Il baco delle tradizioni
Uomini e donne si raccontano
| Tiziana Benincà |
VITTORIO VENETO - Il baco da seta racchiude mistero, magia e storia.
Una tradizione che è andata a mancare nei primi anni Settanta del secolo scorso, quando ormai lo sforzo che questo lavoro richiedeva, non era più ripagato economicamente.
Il 2020 lo vogliamo ricordare anche per essere stato il decimo anniversario del Museo del Baco da Seta a San Giacomo di Veglia, una realtà che ha voluto festeggiare questo traguardo con tante testimonianze di uomini e donne che hanno vissuto in prima persona la lavorazione del baco.
“Era una risorsa, ma quando abbiamo raggiunto un certo tenore di vita, non ce n’era più bisogno. Un quintale di bozzoli faceva guadagnare 100.000 lire, ma bisognava sapere quante uova acquistare. Bisognava valutare quanti gelsi avevamo e quanto spazio c’era per metterli a filare” così commenta Mario Peruch.
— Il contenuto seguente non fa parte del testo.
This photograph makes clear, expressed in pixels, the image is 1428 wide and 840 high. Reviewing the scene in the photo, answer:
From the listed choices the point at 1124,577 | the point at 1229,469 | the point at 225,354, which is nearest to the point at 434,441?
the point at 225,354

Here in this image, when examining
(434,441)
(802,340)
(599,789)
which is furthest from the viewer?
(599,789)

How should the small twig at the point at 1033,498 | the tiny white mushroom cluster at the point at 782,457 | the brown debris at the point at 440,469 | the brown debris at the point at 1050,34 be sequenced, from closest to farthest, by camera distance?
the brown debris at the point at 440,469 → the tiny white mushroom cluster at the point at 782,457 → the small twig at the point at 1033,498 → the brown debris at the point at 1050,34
Carmelo Dalla Torre, classe 1928 racconta “Ogni due ore dovevamo dar loro da mangiare per farli andare via prima. Tanti impiegavano 8/10 giorni più di noi. Più caldo era e più spesso si dava loro da mangiare, prima andavano a fare il bozzolo”.
Tradizioni che hanno coinvolto non solo i contadini, ma le intere comunità, perché nei momenti di maggiore lavoro, per esempio quando bisognava staccare i bozzoli per la raccolta, tutti erano felici di aiutare, come ricorda Domenico Dal Cin, classe 1923 “Andavamo volentieri ad aiutare, perché quando eravamo lì ci facevano mangiare la carne di maiale che a casa nostra lo vedevamo solo in fotografia.”
“I primi 15 giorni si gestivano bene, ma gli ultimi 15 giorni era un lavoraccio, dalla mattina alle 5 fino alla sera alle 22. Bisognava portare dentro foglia in quantità, fino a rami di due metri” ricorda così il duro lavoro Sebastiano Baccichetti.
Oggi c’è ancora chi ha deciso di mantenere viva questa attività, come Marzia Barzotto, ma questa è una storia che vi abbiamo già raccontato.